Serial numbers are the best way to prove to officials that item is actually yours. The problem is, most people don't bother keeping track of them. And without adequate indentification, police say it's hard for victims to verify something is rightfully theirs.
"If they just call up and say 'Yeah, I had my 70-inch Samsung plasma TV stolen,' we're just gonna say, 'Well great, what's the serial number?'" Lewis says. "And if they don't have it, well, we can't help them. So a burglar goes free, and we have a pile of TVs we can't do anything with."

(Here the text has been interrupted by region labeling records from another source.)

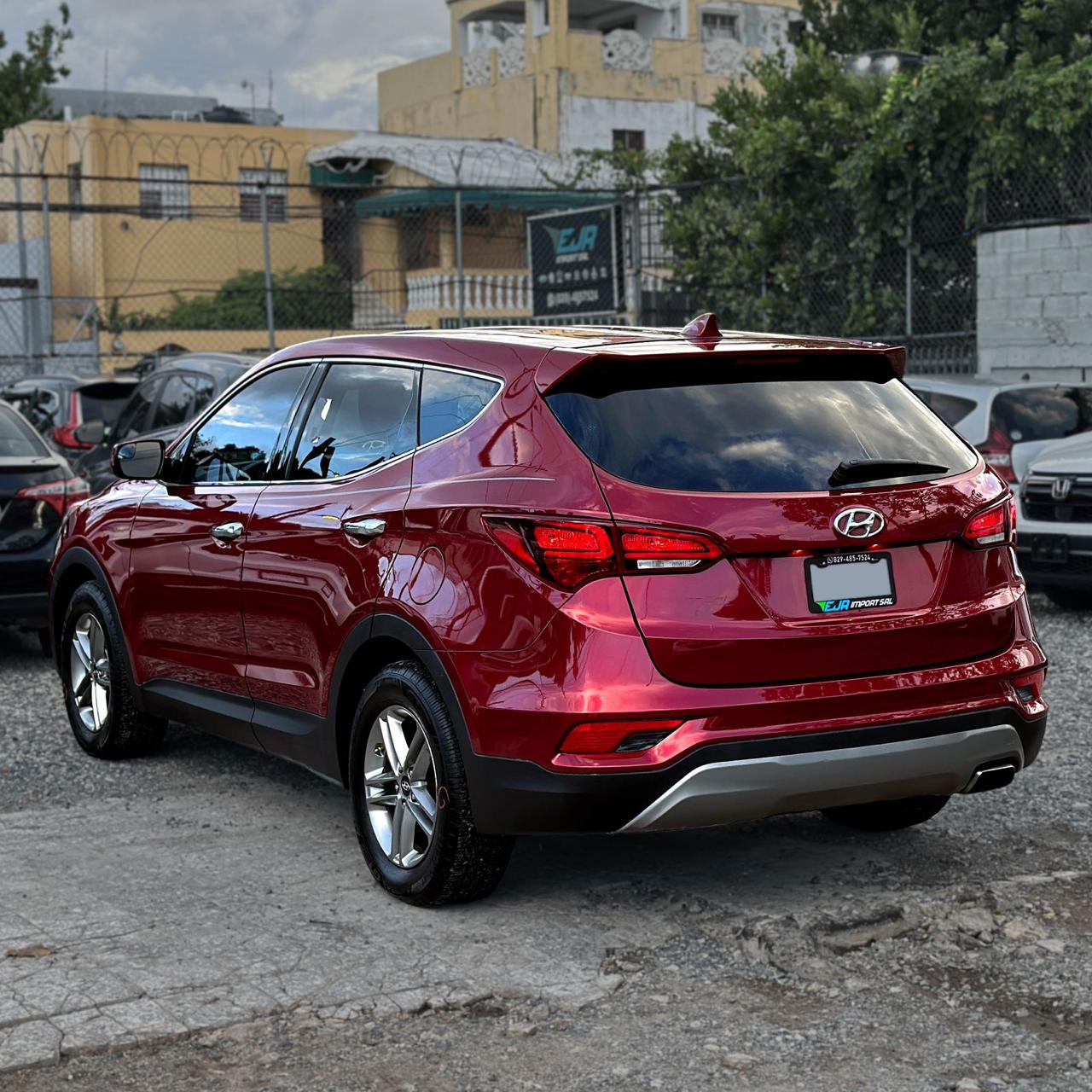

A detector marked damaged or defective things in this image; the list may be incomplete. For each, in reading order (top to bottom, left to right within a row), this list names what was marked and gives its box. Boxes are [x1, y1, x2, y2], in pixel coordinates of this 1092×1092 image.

cracked pavement [2, 598, 1092, 1092]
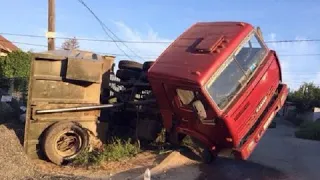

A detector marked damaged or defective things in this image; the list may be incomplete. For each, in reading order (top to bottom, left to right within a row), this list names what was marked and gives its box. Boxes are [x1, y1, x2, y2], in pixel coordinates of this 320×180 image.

rusted metal body [23, 49, 114, 159]
rusty dump bed [24, 50, 114, 158]
rusty dump bed [149, 21, 254, 86]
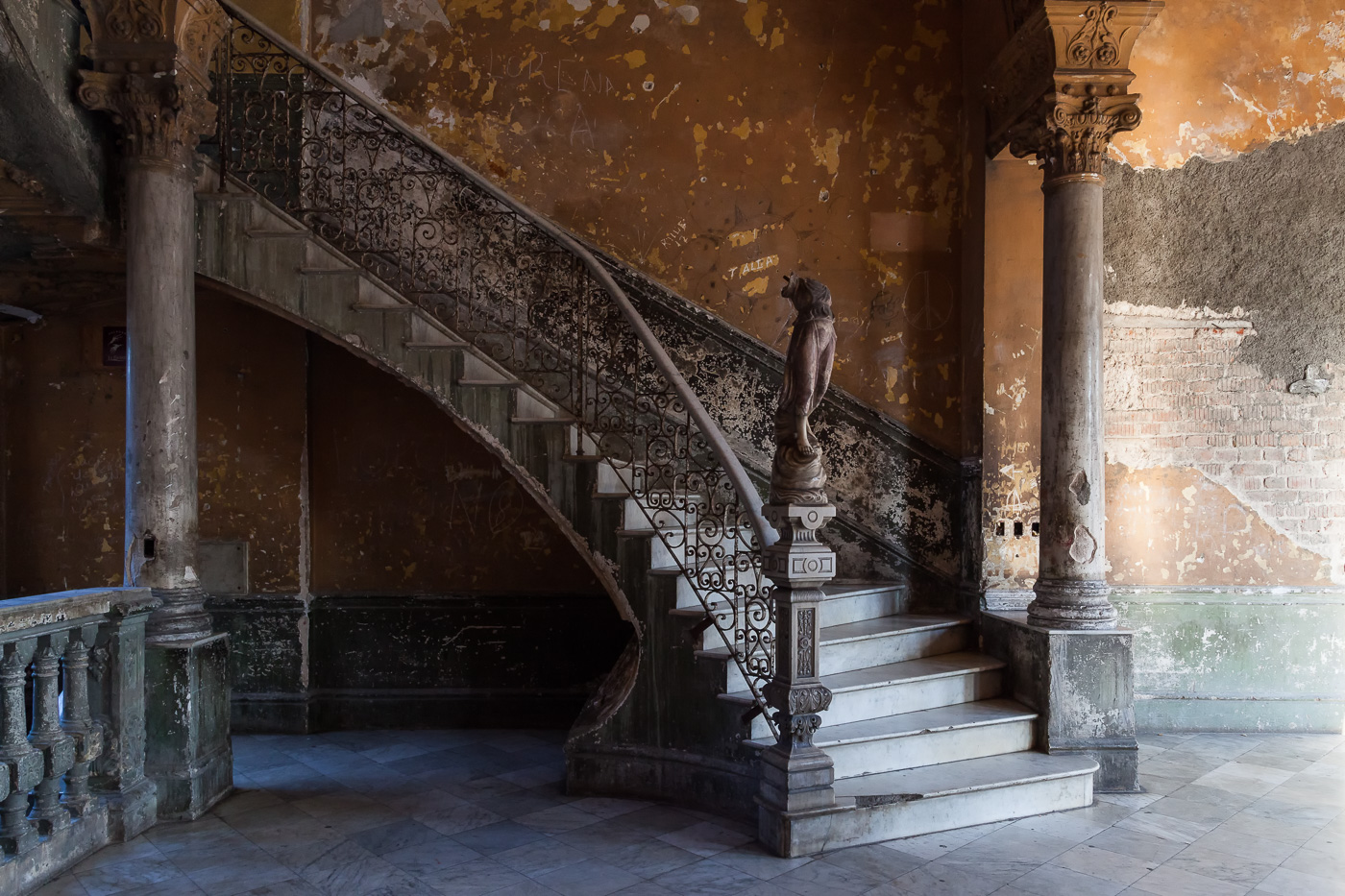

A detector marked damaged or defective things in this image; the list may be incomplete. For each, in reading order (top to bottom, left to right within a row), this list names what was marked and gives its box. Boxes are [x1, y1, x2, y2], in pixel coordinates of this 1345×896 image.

peeling plaster wall [229, 0, 968, 454]
peeling plaster wall [1118, 1, 1345, 167]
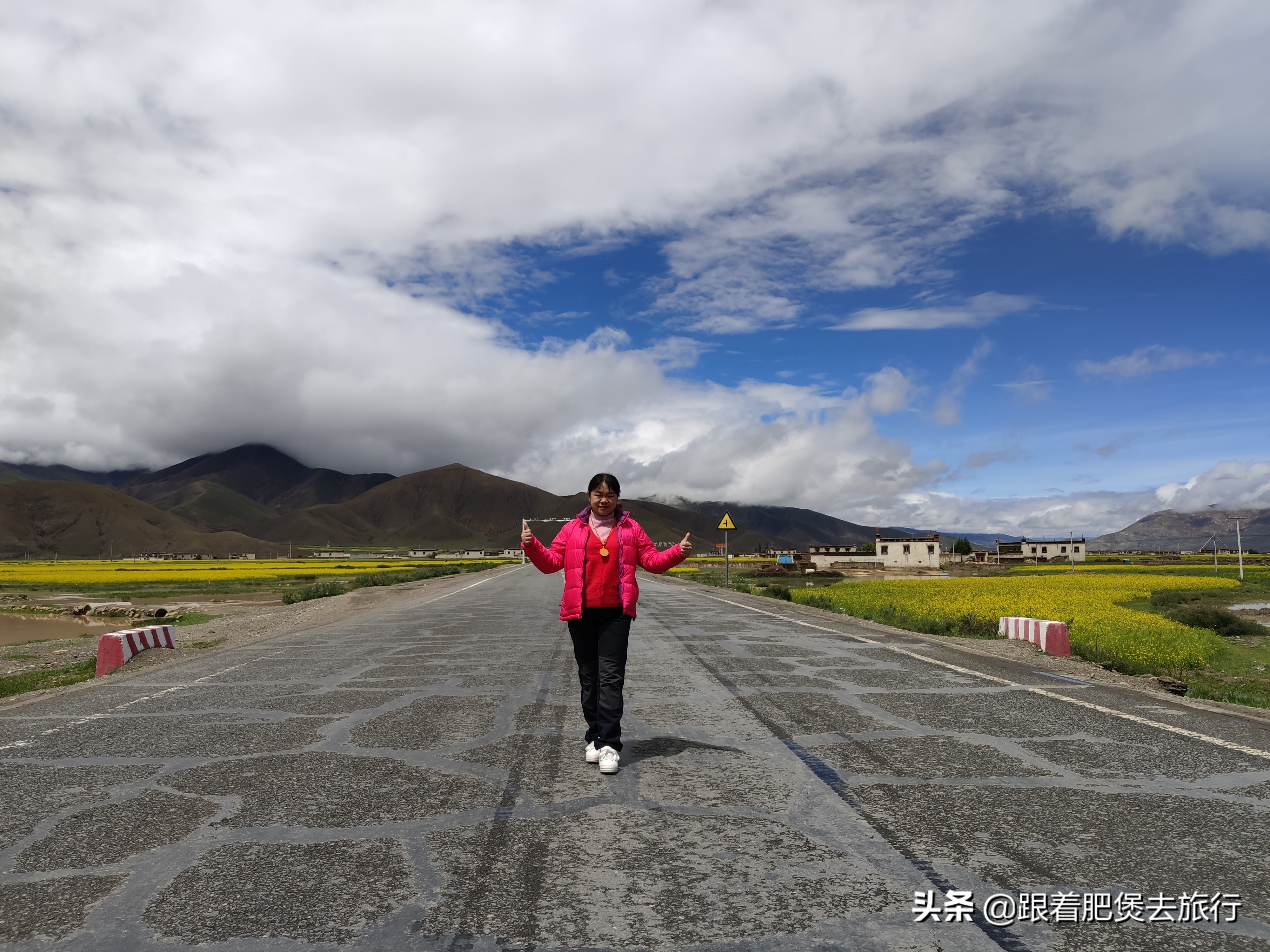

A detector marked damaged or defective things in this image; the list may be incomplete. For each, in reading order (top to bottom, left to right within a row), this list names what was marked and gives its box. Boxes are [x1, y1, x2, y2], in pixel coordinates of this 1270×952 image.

cracked road surface [2, 571, 1270, 949]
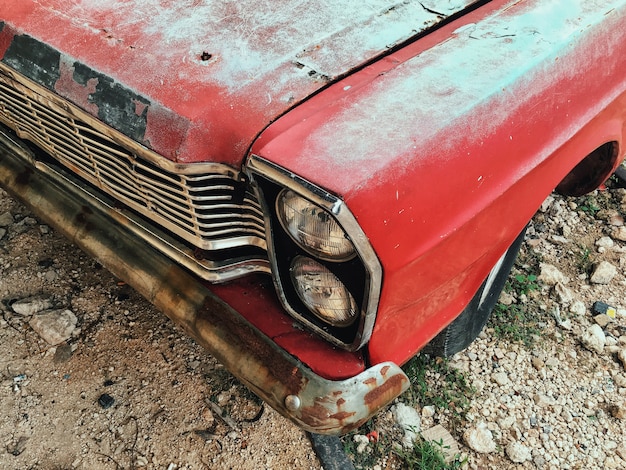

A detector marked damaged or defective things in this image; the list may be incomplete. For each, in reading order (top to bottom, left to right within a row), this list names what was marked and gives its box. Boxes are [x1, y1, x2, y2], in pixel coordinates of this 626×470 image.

rusty hood [0, 0, 478, 166]
corroded bumper [0, 127, 410, 434]
rust spot [364, 374, 408, 412]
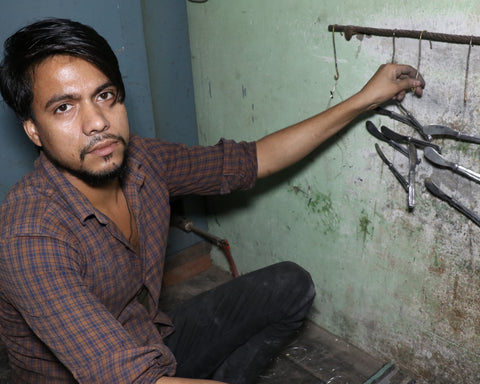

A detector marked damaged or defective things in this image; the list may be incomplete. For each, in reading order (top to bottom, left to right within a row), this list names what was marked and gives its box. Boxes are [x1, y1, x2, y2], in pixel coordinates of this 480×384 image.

rusty metal rod [328, 24, 480, 46]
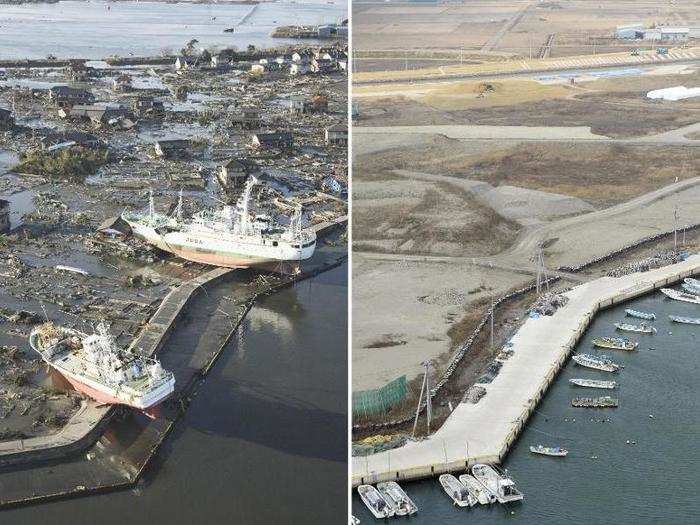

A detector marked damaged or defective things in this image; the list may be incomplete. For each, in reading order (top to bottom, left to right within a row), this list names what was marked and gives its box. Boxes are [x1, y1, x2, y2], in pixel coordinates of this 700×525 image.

damaged house [252, 132, 292, 150]
damaged house [216, 159, 260, 195]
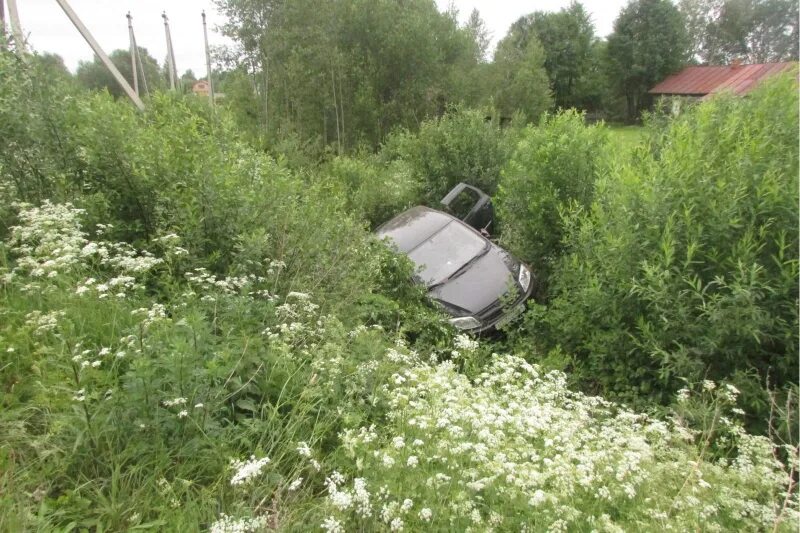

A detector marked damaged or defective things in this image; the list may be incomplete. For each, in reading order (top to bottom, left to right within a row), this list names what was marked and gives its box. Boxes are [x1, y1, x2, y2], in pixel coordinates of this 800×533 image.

crashed car [376, 184, 536, 332]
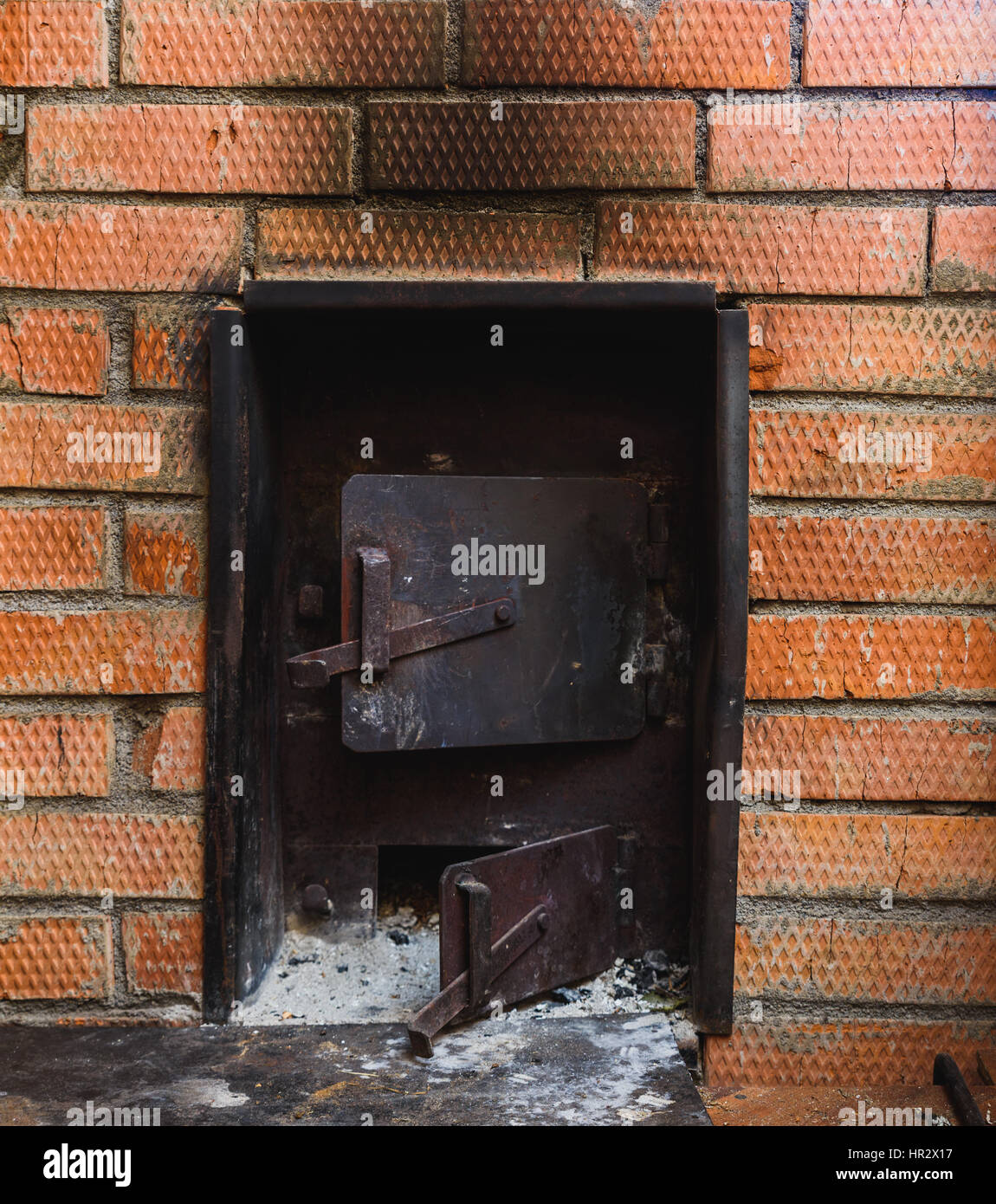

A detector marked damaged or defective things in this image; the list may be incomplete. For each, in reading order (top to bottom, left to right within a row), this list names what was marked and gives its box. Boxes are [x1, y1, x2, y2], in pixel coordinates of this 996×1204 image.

rusty metal surface [340, 474, 645, 746]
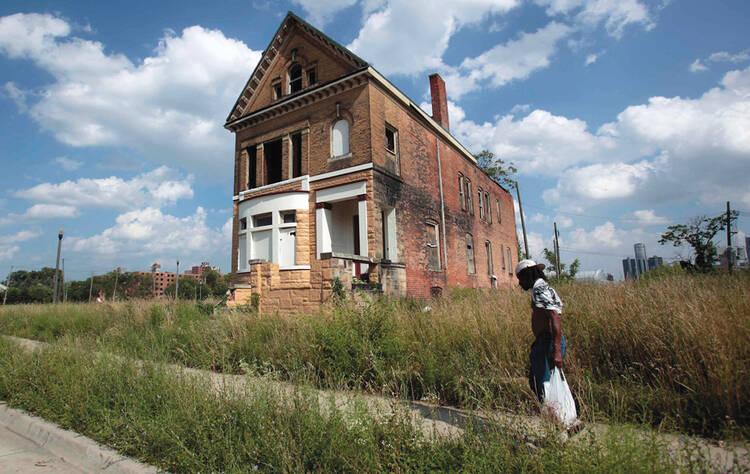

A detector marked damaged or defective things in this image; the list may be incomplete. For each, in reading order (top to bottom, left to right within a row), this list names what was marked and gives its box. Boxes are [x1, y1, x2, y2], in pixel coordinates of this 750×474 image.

broken window [332, 119, 350, 156]
broken window [268, 138, 284, 184]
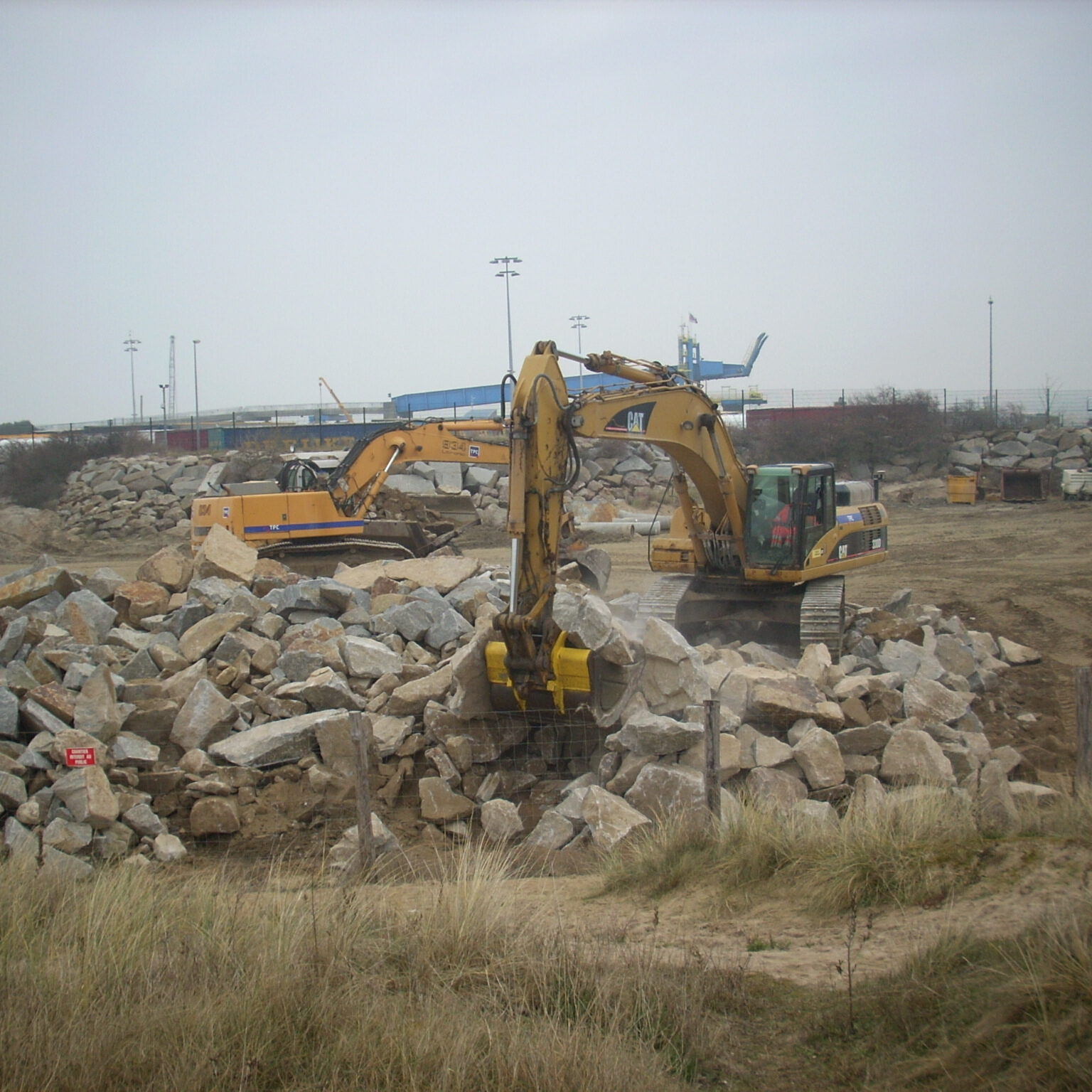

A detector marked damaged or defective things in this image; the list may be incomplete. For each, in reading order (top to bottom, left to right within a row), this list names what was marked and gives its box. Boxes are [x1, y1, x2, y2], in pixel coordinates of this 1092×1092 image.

pile of broken concrete [0, 522, 1056, 877]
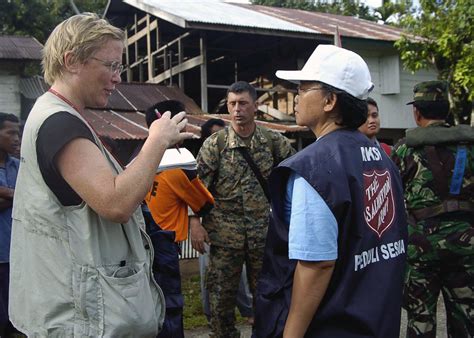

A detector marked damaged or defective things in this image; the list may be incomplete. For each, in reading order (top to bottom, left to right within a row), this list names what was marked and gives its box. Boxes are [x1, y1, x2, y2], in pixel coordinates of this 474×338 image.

rusty roof panel [241, 4, 404, 41]
rusty roof panel [0, 35, 42, 60]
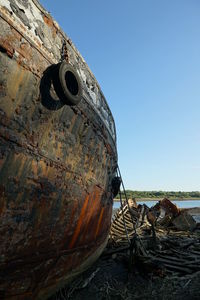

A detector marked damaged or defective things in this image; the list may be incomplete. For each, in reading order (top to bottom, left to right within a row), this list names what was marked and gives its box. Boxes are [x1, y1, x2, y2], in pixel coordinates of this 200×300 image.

rusted metal hull [0, 1, 117, 298]
rusty hull plating [0, 1, 117, 298]
peeling paint on hull [0, 1, 117, 298]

Luckily, it's an easy fix, just keep track of identifiers like serial numbers. There's even an electronic way to do it. Websites like leadsonline.com let you create a record of your valuables. That way if they're ever stolen, there's no question it's yours.
"All you have to do is get on a computer, and yours is probably stolen, so get on your friend's, then download it and send [that record] to us," Lewis says. "So then we will have that information right then. That is so helpful for us, and helpful for you."
Police say it's a win win solution. You keep your stuff, they catch a criminal.
"It's hard to prosecute someone for a burglary that we know they committed, when we don't have a victim. So, that's another reason we really want people to take down those serial numbers," Lewis says. "The faster we can get those people locked up, the the faster we can slow down crime in our city."